For users with a T or 1750/2150 series eye tracker mobile device testing is possible using the scene camera function in Tobii Studio, and placing a camera under a table as seen in the image opposite. The user then interacts physically with the phone under the table – and views their actions on the screen and is eye tracked as normal. For obvious reasons this is not the most natural way of testing mobile devices!
Utilising a X series eye tracker, inverted you can test mobile phone devices in a much more relaxed and realistic way. The eye tracker is inverted to adjust the viewing angle of the unit from 0 to 35 degrees into 0 to -35 degrees. This compensates for the fact you are looking underneath the tracker, not over it as you would with a screen based test. The calibration is done on a level plane with the tracker and there is an amount of movement allowed of the handset by the participant. A manual calibration is required, and a strict procedure to invert the calibration needs to be followed.

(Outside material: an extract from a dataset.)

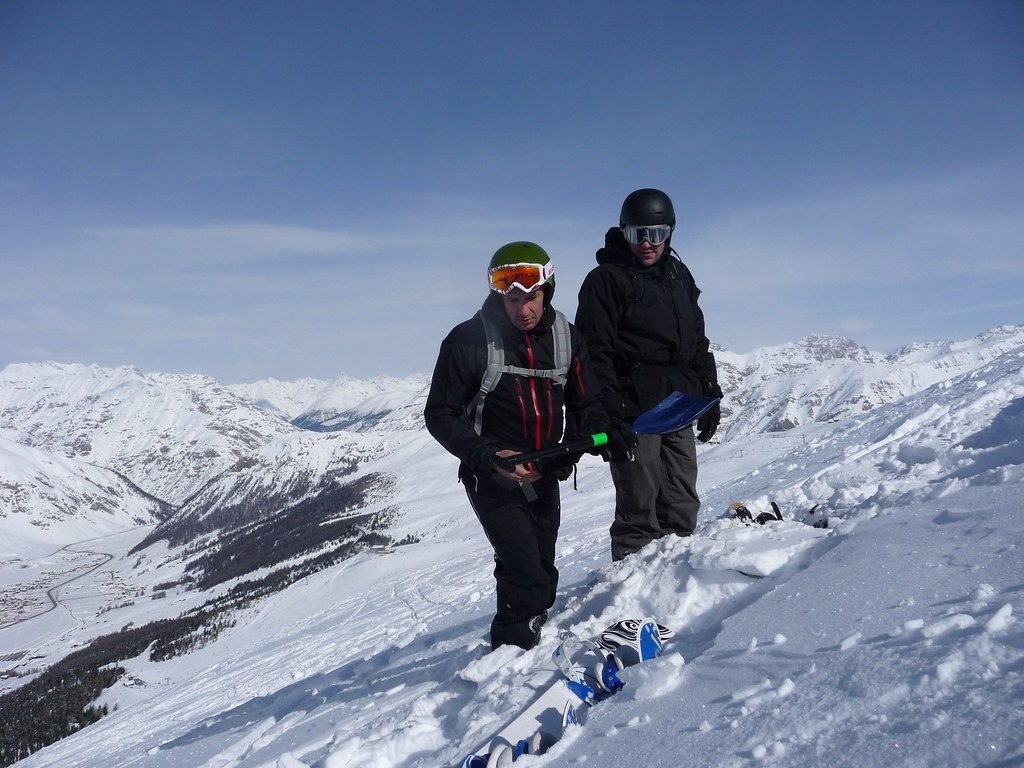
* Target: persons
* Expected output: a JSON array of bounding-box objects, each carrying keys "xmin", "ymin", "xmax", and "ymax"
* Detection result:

Testing Physical World Objects Scene Camera For Physical Stimuli
To further add to the flexibility of the X series tracker it can also be used with an external ‘scene’ camera to test physical objects such as mobile phones, printed material, toys, hand held devices and so on.
As there is no screen to base a calibration on a grid is printed or drawn onto card or similar and this is then mapped within the software to ensure the eye tracked data is accurate.
The camera is connected to the PC via a video capture board and live viewing is possible.